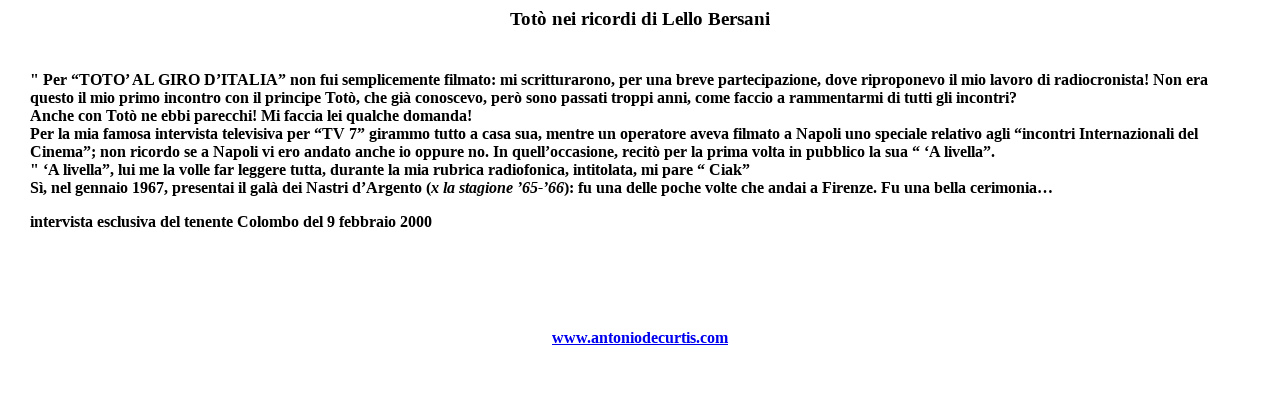

--- FILE ---
content_type: text/html
request_url: http://www.antoniodecurtis.com/interviste/bersani.htm
body_size: 2497
content:

<HTML>

<HEAD>  
<meta HTTP-EQUIV="Content-Type" CONTENT="text/html; charset=iso-8859-1">
<HEAD><TITLE>Totò nei ricordi di Lello Bersani</TITLE>

<META NAME="Author" CONTENT="Domenico de Fabio">
<META NAME="Description" CONTENT=" Per la mia famosa intervista televisiva per TV 7 girammo tutto a casa sua, mentre un operatore aveva filmato a Napoli uno speciale relativo agli incontri Internazionali del Cinema;
non ricordo se a Napoli vi ero andato anche io oppure no. In quell’occasione, recitò 
per la prima volta in pubblico la sua  ‘A livella">
<META NAME="Keywords" CONTENT="Totò, Lello Bersani">




</HEAD>
<body bgcolor="FFFFFF"><center><h3>



<h3><center>
Totò nei ricordi di Lello Bersani</h3>


<p>

<table border=0 cellspacing=%0 cellpadding=20>
<td><h4>
" Per “TOTO’ AL GIRO D’ITALIA” non fui semplicemente filmato: mi scritturarono, 
per una breve partecipazione, dove riproponevo il mio lavoro di radiocronista!
Non era questo il mio primo incontro con il principe Totò, che già conoscevo, però sono passati troppi anni, come faccio a rammentarmi di tutti gli incontri? <br>
Anche con Totò ne ebbi parecchi!
Mi faccia lei qualche domanda!<br>

Per la mia famosa intervista televisiva per “TV 7” girammo tutto a casa sua, mentre un operatore aveva filmato a Napoli uno speciale relativo agli “incontri Internazionali del Cinema”;
non ricordo se a Napoli vi ero andato anche io oppure no. In quell’occasione, recitò 
per la prima volta in pubblico la sua “ ‘A livella”.<br>

" ‘A livella”, lui me la volle far leggere tutta, durante la mia rubrica radiofonica, intitolata, 
mi pare “ Ciak”<br>

Sì, nel gennaio 1967, presentai il galà dei Nastri d’Argento (<i>x la stagione ’65-’66</i>): fu una delle 
poche volte che andai a Firenze. Fu una bella cerimonia…




<p>intervista esclusiva del tenente Colombo del 9 febbraio 2000<p>



</td></table>
<p>
<center>

<p><br><p>
<!-- Start of StatCounter Code -->
<script type="text/javascript">
sc_project=183916; 
sc_invisible=0; 
sc_partition=0; 
sc_security=""; 
</script>

<script type="text/javascript" src="http://www.statcounter.com/counter/counter_xhtml.js"></script><noscript><div class="statcounter"><a href="http://www.statcounter.com/" target="_blank"><img class="statcounter" src="http://c1.statcounter.com/183916/0//0/" alt="advanced web statistics" ></a></div></noscript>
<!-- End of StatCounter Code -->
</html>




<p><h4><a href="http://www.antoniodecurtis.com" target="top">www.antoniodecurtis.com</a><p>
<p>



</html>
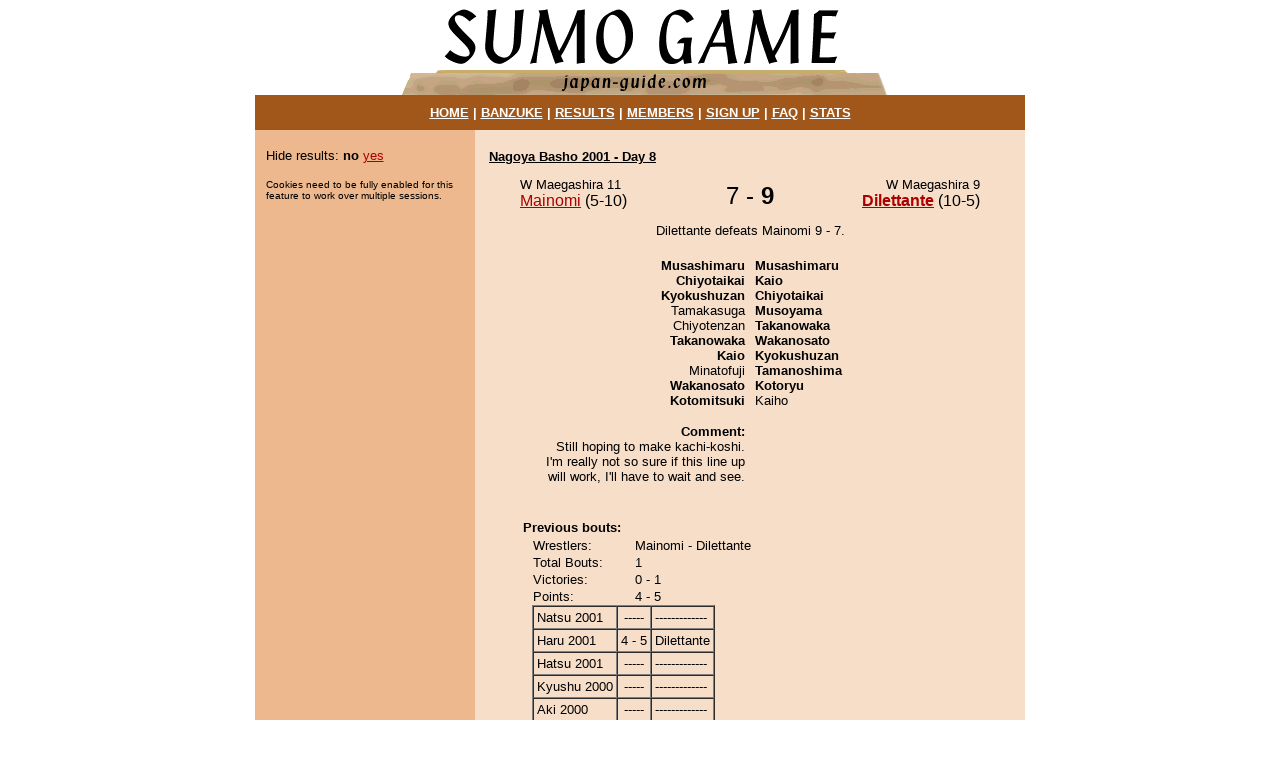

--- FILE ---
content_type: text/html; charset=UTF-8
request_url: https://www.japan-guide.com/sumo/bout.html?20014+8+2+35
body_size: 1485
content:
<html>
<head>
<meta name="viewport" content="width=device-width, initial-scale=1">

<title>Sumo Game: Nagoya Basho 2001 Bout Details</title>
</head>
<body bgcolor=ffffff text=000000 link=aa0000 vlink=aa0000 alink=aa0000 leftmargin=0 topmargin=0 marginwidth=0 marginheight=0>

<center><table width=770 height=100% border=0 cellpadding=0 cellspacing=0><tr><td valign=top>

<center><a href=/sumo/><img src=https://www.japan-guide.com/login/g/title.gif border=0 width=500 height=95></a></center>

<table width=770 cellpadding=10 cellspacing=0 border=0 bgcolor=a2571a><tr><td><font size=2 color=ffffff face=arial>
<center><b>
<a href=/sumo/><font color=ffffff>HOME</font></a> | 
<a href=/sumo/banzuke.html><font color=ffffff>BANZUKE</font></a> | 
<a href=/sumo/result.html><font color=ffffff>RESULTS</font></a> | 
<a href=/sumo/member.html><font color=ffffff>MEMBERS</font></a> | 
<a href=/sumo/registration.html><font color=ffffff>SIGN UP</font></a> | 
<a href=/sumo/faq.html><font color=ffffff>FAQ</font></a> | 
<a href=/sumo/stats.html><font color=ffffff>STATS</font></a>
</b></center>
</font></td></tr></table>

<table width=770 height=100% cellpadding=0 cellspacing=0 border=0><tr><td bgcolor=edb88d width=220 valign=top>

<center><table width=205 cellpadding=3 cellspacing=0 border=0><tr><td><font size=2 face=arial>

<font color=edb88d>&nbsp;</font><br>


	Hide results: <b>no</b> <a href=/sumo/bout.html?20014+8+2+35+switch_off>yes</a>

	<p><font size=1>Cookies need to be fully enabled for this feature to work over multiple sessions.</font>
	
</font></td></tr></table></center>

</td><td width=550 bgcolor=f7dec9 valign=top>

<center><table width=530 cellpadding=4 cellspacing=0 border=0><tr><td><font size=2 face=arial>

<font color=f7dec9>&nbsp;</font><br>


	<a href=result.html?20014+8><font size=2 color=000000><b>Nagoya Basho 2001 - Day 8</b></font></a>

	<p><center><table width=460 border=0 cellpadding=0 cellspacing=0>
	<tr>

	<td width=190 valign=top><font face=arial>
	<font size=2>W Maegashira 11</font>
	<br><a href=rikishi_basho.html?20014+107>Mainomi</a>
	(5-10)
	</font></td>

	<td width=80 valign=bottom><font face=arial><center>
	<font size=5>7 - <b>9</b></font>
	</center></font></td>

	<td width=190 valign=top align=right><font face=arial>
	<font size=2>W Maegashira 9</font>
	<br><a href=rikishi_basho.html?20014+35><b>Dilettante</b></a>
	(10-5)
	</font></td>

	</tr></table></center>

	
			<p><center><table border=0 cellpadding=0 cellspacing=0 width=350><tr><td>
			<center><table border=0 cellpadding=0 cellspacing=0><tr><td><font size=2 face=arial>
			<p>Dilettante defeats Mainomi 9 - 7.
			</font></td></tr></table></center>
			</td></tr></table></center>
			
	
		<center><table cellpadding=5 cellspacing=0 border=0><tr><td width=200 valign=top align=right><font size=2 face=arial>
		<br><b>Musashimaru</b><br><b>Chiyotaikai</b><br><b>Kyokushuzan</b><br>Tamakasuga<br>Chiyotenzan<br><b>Takanowaka</b><br><b>Kaio</b><br>Minatofuji<br><b>Wakanosato</b><br><b>Kotomitsuki</b><p><b>Comment:</b><br>Still hoping to make kachi-koshi.  I'm really not so sure if this line up will work, I'll have to wait and see.
		</font></td><td width=200 valign=top><font size=2 face=arial>
		<br><b>Musashimaru</b><br><b>Kaio</b><br><b>Chiyotaikai</b><br><b>Musoyama</b><br><b>Takanowaka</b><br><b>Wakanosato</b><br><b>Kyokushuzan</b><br><b>Tamanoshima</b><br><b>Kotoryu</b><br>Kaiho
		</font></td></tr></table></center>
		
	
	<br><p><center><table border=0 width=460><tr><td><font size=2 face=arial>
	<b>Previous bouts:</b>
	<center><table width=440 border=0 cellpadding=2 cellspacing=0><tr><td>
	<table border=0 cellpadding=1 cellspacing=0>
	
		<tr><td width=100><font size=2 face=arial>
		Wrestlers:
		</font></td><td><font size=2 face=arial>
		Mainomi - Dilettante
		</font></td></tr>

		<tr><td width=100><font size=2 face=arial>
		Total Bouts:
		</font></td><td><font size=2 face=arial>
		1
		</font></td></tr>

		<tr><td width=100><font size=2 face=arial>
		Victories:
		</font></td><td><font size=2 face=arial>
		0 - 1
		</font></td></tr>

		<tr><td width=100><font size=2 face=arial>
		Points:
		</font></td><td><font size=2 face=arial>
		4 - 5
		</font></td></tr>
		
	</table>
	<table border=1 cellpadding=3 cellspacing=0>
				<tr><td><font size=2 face=arial>
				Natsu 2001
				</font></td><td><font size=2 face=arial>
				<center>-----</center>
				</font></td><td><font size=2 face=arial>
				-------------
				</font></td></tr>
				
				<tr><td><font size=2 face=arial>
				Haru 2001
				</font></td><td><font size=2 face=arial>
				<center>4 - 5</center>
				</font></td><td><font size=2 face=arial>
				Dilettante
				</font></td></tr>
				
				<tr><td><font size=2 face=arial>
				Hatsu 2001
				</font></td><td><font size=2 face=arial>
				<center>-----</center>
				</font></td><td><font size=2 face=arial>
				-------------
				</font></td></tr>
				
				<tr><td><font size=2 face=arial>
				Kyushu 2000
				</font></td><td><font size=2 face=arial>
				<center>-----</center>
				</font></td><td><font size=2 face=arial>
				-------------
				</font></td></tr>
				
				<tr><td><font size=2 face=arial>
				Aki 2000
				</font></td><td><font size=2 face=arial>
				<center>-----</center>
				</font></td><td><font size=2 face=arial>
				-------------
				</font></td></tr>
				
				<tr><td><font size=2 face=arial>
				Nagoya 2000
				</font></td><td><font size=2 face=arial>
				<center>-----</center>
				</font></td><td><font size=2 face=arial>
				-------------
				</font></td></tr>
				</table>
	</td></tr></table></center>
	</font></td></tr></table></center>
	
<p><font color=edb88d>&nbsp;</font><br>
<center><font size=1 face=arial>
<A href="/e/e410copy.mv"><font color=000000>Copyright</font></A> &copy; 1996-2026 japan-guide.com All rights reserved

<br><A href="/e/e690.html"><font color=000000>site map</font></A>,
<A href="/e/e410.html"><font color=000000>contact us</font></A>, 
<A href="/e/e440.html"><font color=000000>privacy policy</font></A>, 
<A href="/e/e460.html"><font color=000000>advertising</font></A>
</font></center>
</td></tr></table>

</font></td></tr></table></center>

</td></tr></table>

</td></tr></table></center>

</body>
</html>
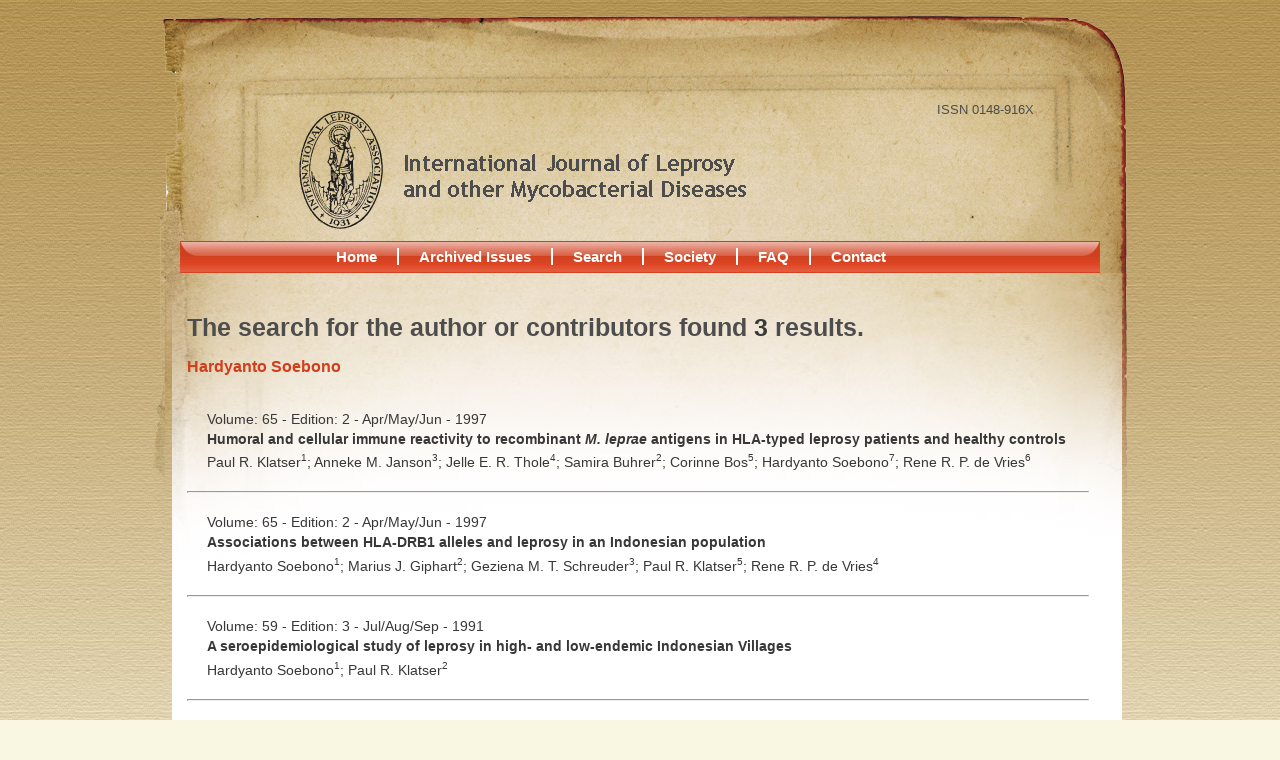

--- FILE ---
content_type: text/html;charset=utf-8
request_url: http://ijl.ilsl.br/result.php?bsc=1&busca=Hardyanto%20Soebono
body_size: 1725
content:
<!DOCTYPE html PUBLIC "-//W3C//DTD XHTML 1.0 Transitional//EN" "http://www.w3.org/TR/xhtml1/DTD/xhtml1-transitional.dtd">
<html xmlns="http://www.w3.org/1999/xhtml"><!-- InstanceBegin template="/Templates/site.dwt.php" codeOutsideHTMLIsLocked="false" -->
<head>
<meta http-equiv="Content-Type" content="text/html; charset=iso-8859-1" />
<!-- InstanceBeginEditable name="doctitle" -->
<title>
ILSL - Internacional Journal of Leprosy and other Mycobacterial Diseases</title>
<!-- InstanceEndEditable --> 
<link href="css/site.css" rel="stylesheet" type="text/css" />
<link href="css/jquery-ui-1.8.16.custom.css" rel="stylesheet" type="text/css"/>
<script type="text/javascript" src="Script/jquery-1.7.min.js"></script>
<script language="javascript" src="Script/jQuery-UI.js"></script>
<script type="text/javascript" src="Script/jquery.corner.js"></script>
<script type="text/javascript" src="Script/jquery.funcoes.js"></script>
<script language="javascript" src="Script/funcoes.js" charset="utf-8"></script>
<!-- InstanceBeginEditable name="head" -->
<!-- InstanceEndEditable -->
<!-- InstanceParam name="areaAuxiliar" type="boolean" value="false" -->
</head>
<body>
<div id="modal"></div>
<div id="fundoAux1">
  <div id="fundoAux2">
    <div id="site">
      <div id="cabecalho">
        <h1><a href="index.php">International Journal of Leprosy and other Mycobacterial Diseases</a></h1>
        <span class="issn">ISSN 0148-916X</span> </div>
      <div id="menu">
        <ul>
          <li class="primeiro"><a href="default.php">Home</a></li>
          <li><a href="edicoes_anteriores.php">Archived Issues</a></li>
          <li><a href="busca.php">Search</a></li>
          <li><a href="http://www.leprosy-ila.org/" target="_blank">Society</a></li>
          <li><a href="conteudo.php?pag=Mw==">FAQ</a></li>
          <li><a href="faleConosco.php">Contact</a></li>
        </ul>
      </div>
      <div id="box">
      <div id="conteudo" class=""> <!-- InstanceBeginEditable name="conteudo" -->
        
        
        <h2>
        
        
                    The search for the author or contributors found <b>3</b> results.
                  </h2>
        <p style="font-size:16px; font-weight:bold;" class="vermelhotitulo">Hardyanto Soebono</p>
                        <div style="padding:5px; margin:0 auto; width:910px;" class="justify14pxlineheigth18" >
          <p align="left">Volume:
            65            - Edition:
            2            -
            Apr/May/Jun            -
            1997            <br/>
            <b><a href="detalhe_artigo.php?id=NTg2" class="titulo">
            Humoral and cellular immune reactivity to recombinant <i> M. leprae</i>  antigens in HLA-typed leprosy patients and healthy controls            </a></b><br>
            
                        <a href="result.php?bsc=1&busca=Paul R. Klatser" class="titulo">
			Paul R. Klatser<sup>1</sup>;            </a>
           
			
                        <a href="result.php?bsc=1&busca=Anneke M. Janson" class="titulo">
			Anneke M. Janson<sup>3</sup>;            </a>
           
			
                        <a href="result.php?bsc=1&busca=Jelle E. R. Thole" class="titulo">
			Jelle E. R. Thole<sup>4</sup>;            </a>
           
			
                        <a href="result.php?bsc=1&busca=Samira Buhrer" class="titulo">
			Samira Buhrer<sup>2</sup>;            </a>
           
			
                        <a href="result.php?bsc=1&busca=Corinne Bos" class="titulo">
			Corinne Bos<sup>5</sup>;            </a>
           
			
                        <a href="result.php?bsc=1&busca=Hardyanto Soebono" class="titulo">
			Hardyanto Soebono<sup>7</sup>;            </a>
           
			
                        <a href="result.php?bsc=1&busca=Rene R. P. de Vries" class="titulo">
			Rene R. P. de Vries<sup>6</sup>            </a>
           
			
                      </p>
        </div>
        <hr width="900" />
                <div style="padding:5px; margin:0 auto; width:910px;" class="justify14pxlineheigth18" >
          <p align="left">Volume:
            65            - Edition:
            2            -
            Apr/May/Jun            -
            1997            <br/>
            <b><a href="detalhe_artigo.php?id=NTg3" class="titulo">
            Associations between HLA-DRB1 alleles and leprosy in an Indonesian population            </a></b><br>
            
                        <a href="result.php?bsc=1&busca=Hardyanto Soebono" class="titulo">
			Hardyanto Soebono<sup>1</sup>;            </a>
           
			
                        <a href="result.php?bsc=1&busca=Marius J. Giphart" class="titulo">
			Marius J. Giphart<sup>2</sup>;            </a>
           
			
                        <a href="result.php?bsc=1&busca=Geziena M. T. Schreuder" class="titulo">
			Geziena M. T. Schreuder<sup>3</sup>;            </a>
           
			
                        <a href="result.php?bsc=1&busca=Paul R. Klatser" class="titulo">
			Paul R. Klatser<sup>5</sup>;            </a>
           
			
                        <a href="result.php?bsc=1&busca=Rene R. P. de Vries" class="titulo">
			Rene R. P. de Vries<sup>4</sup>            </a>
           
			
                      </p>
        </div>
        <hr width="900" />
                <div style="padding:5px; margin:0 auto; width:910px;" class="justify14pxlineheigth18" >
          <p align="left">Volume:
            59            - Edition:
            3            -
            Jul/Aug/Sep            -
            1991            <br/>
            <b><a href="detalhe_artigo.php?id=MTE4OQ==" class="titulo">
            A seroepidemiological study of leprosy in high- and low-endemic Indonesian Villages            </a></b><br>
            
                        <a href="result.php?bsc=1&busca=Hardyanto Soebono" class="titulo">
			Hardyanto Soebono<sup>1</sup>;            </a>
           
			
                        <a href="result.php?bsc=1&busca=Paul R. Klatser" class="titulo">
			Paul R. Klatser<sup>2</sup>            </a>
           
			
                      </p>
        </div>
        <hr width="900" />
                <!-- InstanceEndEditable --> </div>
      
      <div style="clear:both"></div> 
      </div>
      <div id="rodape">
        <ul id="mapaSite">
          <li class="primeiro"><a href="edicoes_anteriores.php">Archived Issues</a></li>
          <li><a href="busca.php">Search</a></li>
          <li><a href="http://www.leprosy-ila.org/do.php/Home">Society</a></li>
          <li><a href="conteudo.php?pag=Mw==">FAQ</a></li>
          <li><a href="faleConosco.php">Contact</a></li>
        </ul>
        2026 &copy; International Journal of Leprosy and other Mycobacterial Diseases all right reaserved <a href="http://www.gn1.com.br" target="_blank" class="gn1">GN1</a></div>
    </div>

  </div>
</div>
</body>
<!-- InstanceEnd --></html>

..............................

◆ THE TASK:
Each line of the data in which the string "nbsp" appears needs to be copied.

◆ RESULT OF THE EXERCISE:
<font color=edb88d>&nbsp;</font><br>
<font color=f7dec9>&nbsp;</font><br>
<p><font color=edb88d>&nbsp;</font><br>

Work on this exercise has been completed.